Woman having sleepless nights since murder of five
AN emotional Levina Miller said Sunday that on June 21, when she learned of the butchering of four children and their mother in Cocoa Piece, Clarendon, she was prompted to touch the neck of her two-year-old as she couldn’t fathom what could motivate a man to slit the throat of a baby.
On June 21, a relative found 23-month-old Kishawn Henry Jr and his sisters, five-year-old Rafaella Smith, 12-year-old Sharalee Smith, 15-year-old Kimanda Smith and their mother, 31-year-old Kemesha Wright dead inside their house with their throats slashed.
Collectively, they received approximately 100 stab wounds at the hand of their cousin, Rushane Barnett, who last week pleaded guilty to the murders.
The joint funeral for Wright and her children, which invoked an outpouring of emotions from family, friends and strangers, was held at Stuart Hall Auditorium at Clarendon College on Sunday. The attendees, which included Miller, numbered hundreds.
Miller isn’t a close associate of the family, but said she’d had numerous encounters with Wright and, as a mother, she felt the tragedy to her core.
“From it happen mi wake up a night time and think bout it. When you a cut up piece a meat and di knife bounce off and cut you hand, dat hot, inuh. When the incident happened, mi hold mi liikle baby neck and feel it, because mi a imagine which part a my baby neck coulda cut. Oh God, man! When me a come a di funeral mi did affi tek a pressure pill and mi tek two last night.
“I know the kids dem mother and this hard fi live wid. Mi naa go figet them. When I am coming from May Pen, she would normally take the bus wid me and come off dung a Cocoa Piece. Me have a seven-year-old and me have a 10-year-old too. Me also have a baby weh ago be three September. Me think all type of ways that it could be my kids and it could be me too. Mi think everything that is bad about the guy.”
And Yvette Miller told the Observer that she had met the mother in Chapelton where she also met Barnett.
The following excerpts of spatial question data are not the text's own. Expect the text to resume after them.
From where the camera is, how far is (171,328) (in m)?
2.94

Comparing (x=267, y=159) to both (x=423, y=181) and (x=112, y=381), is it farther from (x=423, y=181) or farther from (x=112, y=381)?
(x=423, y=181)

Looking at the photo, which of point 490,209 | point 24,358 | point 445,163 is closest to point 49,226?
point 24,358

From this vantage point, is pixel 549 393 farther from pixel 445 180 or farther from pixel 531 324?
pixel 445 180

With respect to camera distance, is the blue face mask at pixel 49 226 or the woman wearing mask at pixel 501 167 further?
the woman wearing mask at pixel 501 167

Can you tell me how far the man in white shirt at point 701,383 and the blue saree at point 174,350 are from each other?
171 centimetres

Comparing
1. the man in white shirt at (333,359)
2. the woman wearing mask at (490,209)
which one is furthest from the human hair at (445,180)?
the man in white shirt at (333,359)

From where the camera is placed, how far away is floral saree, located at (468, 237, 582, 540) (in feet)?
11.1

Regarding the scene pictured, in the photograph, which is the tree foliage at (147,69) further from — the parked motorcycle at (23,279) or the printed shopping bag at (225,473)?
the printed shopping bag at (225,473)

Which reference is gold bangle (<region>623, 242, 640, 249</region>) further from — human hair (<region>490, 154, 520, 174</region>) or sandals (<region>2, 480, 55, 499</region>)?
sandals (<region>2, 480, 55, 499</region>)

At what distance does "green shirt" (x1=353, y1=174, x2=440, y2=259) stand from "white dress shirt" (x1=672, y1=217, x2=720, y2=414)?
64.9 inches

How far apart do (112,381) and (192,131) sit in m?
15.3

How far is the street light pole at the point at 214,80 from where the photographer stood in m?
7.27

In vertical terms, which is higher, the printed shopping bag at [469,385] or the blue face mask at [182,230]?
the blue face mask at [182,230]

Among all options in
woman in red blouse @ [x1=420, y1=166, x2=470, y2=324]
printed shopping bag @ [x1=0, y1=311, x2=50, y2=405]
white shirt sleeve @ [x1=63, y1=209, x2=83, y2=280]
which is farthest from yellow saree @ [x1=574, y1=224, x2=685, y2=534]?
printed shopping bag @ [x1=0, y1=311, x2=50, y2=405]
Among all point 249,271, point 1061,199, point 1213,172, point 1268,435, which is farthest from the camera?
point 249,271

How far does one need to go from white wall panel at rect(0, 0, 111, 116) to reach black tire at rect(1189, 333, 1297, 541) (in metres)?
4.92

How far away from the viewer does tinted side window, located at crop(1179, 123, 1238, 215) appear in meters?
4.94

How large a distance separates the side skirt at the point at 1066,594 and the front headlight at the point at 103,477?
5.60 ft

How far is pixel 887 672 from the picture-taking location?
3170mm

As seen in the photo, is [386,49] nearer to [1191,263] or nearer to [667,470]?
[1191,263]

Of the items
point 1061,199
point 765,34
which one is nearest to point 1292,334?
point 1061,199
She claimed that Barnett is cursed and had sprung from terrible genes. Miller added that he also allegedly harmed a male member of his family in Trelawny. “Wright should have left him in the cold and not help seek refuge.
… After that bwoy stab a relative in Trelawny, she shouldn’t have any sympathy fi tek him inna har place. Di bwoy very cruel. I don’t know what him involve inna but di bwoy wicked. Him curse. Me not even want no food fi eat.”
Tony Spence, meanwhile, told the Observer that he had never met Wright or her children, but the gruesomeness of the crime had dictated that he attend the funeral.
“I am not a family member. Humanity brought me here. Dem type a murder yah a gruesome murder. When you think about it, you have to be here to see. I can’t find words to express my sympathy. It is terrible, man. These things really happened in our little island, Jamaica, weh we love so much?”
Elizabeth Johnson wanted to see the faces of the children and their mother. Not being allowed to do so was very disappointing for her.
“I am grieving because I have children. I wanted to see the bodies but I couldn’t. They are saying that is only family should view it but they don’t do it properly. They should put it out and let police guard it and allow people to view and leave,” she said.